[A run of records]
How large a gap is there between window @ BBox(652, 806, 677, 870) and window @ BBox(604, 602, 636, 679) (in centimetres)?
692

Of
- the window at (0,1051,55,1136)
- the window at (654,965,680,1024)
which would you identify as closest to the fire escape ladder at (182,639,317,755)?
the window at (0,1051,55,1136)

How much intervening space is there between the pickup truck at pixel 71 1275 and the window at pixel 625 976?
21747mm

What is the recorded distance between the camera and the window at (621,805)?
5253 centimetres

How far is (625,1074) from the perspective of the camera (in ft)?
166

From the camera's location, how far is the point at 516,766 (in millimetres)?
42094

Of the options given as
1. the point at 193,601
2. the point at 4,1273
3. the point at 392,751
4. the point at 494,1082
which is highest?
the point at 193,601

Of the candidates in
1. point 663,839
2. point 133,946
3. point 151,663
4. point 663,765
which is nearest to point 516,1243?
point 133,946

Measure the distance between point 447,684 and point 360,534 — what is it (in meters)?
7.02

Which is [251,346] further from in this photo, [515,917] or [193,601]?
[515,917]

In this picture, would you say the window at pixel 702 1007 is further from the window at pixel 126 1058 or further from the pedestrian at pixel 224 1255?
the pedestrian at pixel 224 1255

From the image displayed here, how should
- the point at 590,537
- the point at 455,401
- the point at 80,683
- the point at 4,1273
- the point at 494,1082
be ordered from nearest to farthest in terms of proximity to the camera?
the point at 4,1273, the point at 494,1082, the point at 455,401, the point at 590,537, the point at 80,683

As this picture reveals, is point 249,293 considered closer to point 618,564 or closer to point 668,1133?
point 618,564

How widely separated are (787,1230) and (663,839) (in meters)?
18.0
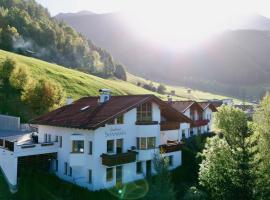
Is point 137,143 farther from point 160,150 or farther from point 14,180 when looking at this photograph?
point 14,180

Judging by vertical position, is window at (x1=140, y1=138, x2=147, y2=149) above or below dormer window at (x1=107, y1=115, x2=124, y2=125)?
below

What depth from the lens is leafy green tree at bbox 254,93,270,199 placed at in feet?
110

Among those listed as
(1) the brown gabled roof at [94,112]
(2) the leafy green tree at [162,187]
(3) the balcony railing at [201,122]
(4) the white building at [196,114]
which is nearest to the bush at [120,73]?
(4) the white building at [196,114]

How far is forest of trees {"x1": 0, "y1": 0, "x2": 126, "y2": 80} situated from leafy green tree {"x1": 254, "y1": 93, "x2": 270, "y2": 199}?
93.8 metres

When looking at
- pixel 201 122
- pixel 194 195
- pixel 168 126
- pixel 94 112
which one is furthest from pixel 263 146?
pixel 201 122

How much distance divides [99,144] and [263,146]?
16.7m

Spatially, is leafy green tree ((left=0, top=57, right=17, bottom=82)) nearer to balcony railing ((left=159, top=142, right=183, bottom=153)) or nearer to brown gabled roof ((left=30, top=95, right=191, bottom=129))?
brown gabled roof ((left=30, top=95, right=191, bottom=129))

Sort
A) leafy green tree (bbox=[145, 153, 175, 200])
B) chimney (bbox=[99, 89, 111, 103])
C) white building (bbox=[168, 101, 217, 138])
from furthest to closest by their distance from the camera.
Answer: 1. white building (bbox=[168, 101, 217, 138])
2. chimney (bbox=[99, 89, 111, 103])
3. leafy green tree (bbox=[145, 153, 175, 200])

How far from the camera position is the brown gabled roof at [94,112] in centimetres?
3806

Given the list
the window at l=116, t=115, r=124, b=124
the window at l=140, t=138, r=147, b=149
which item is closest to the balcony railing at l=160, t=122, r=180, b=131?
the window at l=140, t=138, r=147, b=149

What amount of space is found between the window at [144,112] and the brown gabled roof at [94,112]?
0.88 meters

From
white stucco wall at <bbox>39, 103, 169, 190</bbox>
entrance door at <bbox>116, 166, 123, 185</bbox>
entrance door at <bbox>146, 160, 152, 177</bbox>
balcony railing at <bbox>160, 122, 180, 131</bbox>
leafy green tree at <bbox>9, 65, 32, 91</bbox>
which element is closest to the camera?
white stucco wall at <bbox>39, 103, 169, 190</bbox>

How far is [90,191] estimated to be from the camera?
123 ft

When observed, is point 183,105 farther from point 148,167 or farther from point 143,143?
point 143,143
==
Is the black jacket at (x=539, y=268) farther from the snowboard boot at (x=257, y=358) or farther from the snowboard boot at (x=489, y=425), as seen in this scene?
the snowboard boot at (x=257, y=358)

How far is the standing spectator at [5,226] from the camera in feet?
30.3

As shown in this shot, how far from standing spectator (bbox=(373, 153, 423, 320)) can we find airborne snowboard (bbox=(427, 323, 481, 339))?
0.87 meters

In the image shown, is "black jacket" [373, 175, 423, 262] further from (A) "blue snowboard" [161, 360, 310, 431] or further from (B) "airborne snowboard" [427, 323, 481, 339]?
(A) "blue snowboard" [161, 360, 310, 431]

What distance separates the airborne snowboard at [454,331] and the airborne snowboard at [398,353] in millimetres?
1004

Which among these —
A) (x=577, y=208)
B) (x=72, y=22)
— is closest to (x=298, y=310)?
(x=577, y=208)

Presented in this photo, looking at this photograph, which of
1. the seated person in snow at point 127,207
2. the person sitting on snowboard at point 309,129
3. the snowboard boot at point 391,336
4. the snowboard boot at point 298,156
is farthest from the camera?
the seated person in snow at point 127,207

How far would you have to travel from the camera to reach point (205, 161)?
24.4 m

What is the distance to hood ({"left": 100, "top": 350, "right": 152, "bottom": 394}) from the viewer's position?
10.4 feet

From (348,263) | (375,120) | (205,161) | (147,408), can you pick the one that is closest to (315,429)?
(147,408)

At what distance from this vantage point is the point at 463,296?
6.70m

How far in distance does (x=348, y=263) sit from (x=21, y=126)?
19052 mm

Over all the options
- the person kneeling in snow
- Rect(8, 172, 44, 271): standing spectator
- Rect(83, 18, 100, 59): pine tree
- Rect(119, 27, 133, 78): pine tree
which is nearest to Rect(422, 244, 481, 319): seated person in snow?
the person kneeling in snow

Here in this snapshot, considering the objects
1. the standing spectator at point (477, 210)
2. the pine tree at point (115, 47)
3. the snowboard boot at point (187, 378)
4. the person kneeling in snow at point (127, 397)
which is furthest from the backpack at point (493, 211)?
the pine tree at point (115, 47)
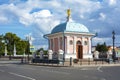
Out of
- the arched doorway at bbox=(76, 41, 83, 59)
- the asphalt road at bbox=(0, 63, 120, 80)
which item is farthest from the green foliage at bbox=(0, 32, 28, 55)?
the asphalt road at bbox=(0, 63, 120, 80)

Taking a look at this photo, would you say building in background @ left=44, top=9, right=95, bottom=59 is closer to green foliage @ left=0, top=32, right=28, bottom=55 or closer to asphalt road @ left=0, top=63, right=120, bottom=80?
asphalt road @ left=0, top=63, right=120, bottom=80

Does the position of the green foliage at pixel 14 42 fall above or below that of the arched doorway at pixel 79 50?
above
---
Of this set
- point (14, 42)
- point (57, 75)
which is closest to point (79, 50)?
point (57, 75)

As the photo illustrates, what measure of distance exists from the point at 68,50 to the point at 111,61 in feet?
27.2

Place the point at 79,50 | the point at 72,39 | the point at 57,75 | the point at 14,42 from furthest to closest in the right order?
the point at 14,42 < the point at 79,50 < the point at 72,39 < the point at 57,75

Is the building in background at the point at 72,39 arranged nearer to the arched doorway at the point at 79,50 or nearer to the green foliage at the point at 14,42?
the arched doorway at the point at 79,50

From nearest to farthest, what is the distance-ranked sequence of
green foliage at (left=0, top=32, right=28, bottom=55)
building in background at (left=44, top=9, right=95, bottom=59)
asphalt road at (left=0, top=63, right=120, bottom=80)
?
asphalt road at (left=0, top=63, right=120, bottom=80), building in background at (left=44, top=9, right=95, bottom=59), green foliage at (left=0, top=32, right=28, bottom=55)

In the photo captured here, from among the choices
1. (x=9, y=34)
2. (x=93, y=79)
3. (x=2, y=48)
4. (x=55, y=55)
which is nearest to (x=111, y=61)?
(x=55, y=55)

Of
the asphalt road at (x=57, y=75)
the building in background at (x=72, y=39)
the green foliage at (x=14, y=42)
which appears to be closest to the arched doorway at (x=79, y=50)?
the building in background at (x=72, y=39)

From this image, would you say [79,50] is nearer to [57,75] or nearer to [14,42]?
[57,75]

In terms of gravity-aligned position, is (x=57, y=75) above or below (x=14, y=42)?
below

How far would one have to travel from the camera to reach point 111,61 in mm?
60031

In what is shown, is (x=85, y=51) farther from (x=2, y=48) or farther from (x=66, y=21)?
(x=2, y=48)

■ WHAT IS BEING ASKED
Reproduce the part of the data that opens with the line containing "Among those listed as" and closes with the line containing "3. leafy green", swapping in "porch railing" wherever "balcony railing" appears and leaving everything else unchanged.

■ SOLUTION TO THIS PROBLEM
Among those listed as
(1) the brown gabled roof at [94,112]
(2) the leafy green tree at [162,187]
(3) the porch railing at [201,122]
(4) the white building at [196,114]
which is nearest to the bush at [120,73]?
(4) the white building at [196,114]

How far is forest of trees {"x1": 0, "y1": 0, "x2": 126, "y2": 80} situated from leafy green tree {"x1": 254, "y1": 93, "x2": 270, "y2": 199}?
93.8 metres

When looking at
- pixel 201 122
- pixel 194 195
- pixel 168 126
- pixel 94 112
which one is furthest from pixel 263 146?
pixel 201 122

How much distance divides [99,144] and [263,146]?
16.7m

Spatially, is leafy green tree ((left=0, top=57, right=17, bottom=82)) nearer to porch railing ((left=159, top=142, right=183, bottom=153)) or nearer to brown gabled roof ((left=30, top=95, right=191, bottom=129))?
brown gabled roof ((left=30, top=95, right=191, bottom=129))

Sort
A) leafy green tree (bbox=[145, 153, 175, 200])
B) chimney (bbox=[99, 89, 111, 103])
C) white building (bbox=[168, 101, 217, 138])
from furthest to closest by their distance from the camera.
Answer: 1. white building (bbox=[168, 101, 217, 138])
2. chimney (bbox=[99, 89, 111, 103])
3. leafy green tree (bbox=[145, 153, 175, 200])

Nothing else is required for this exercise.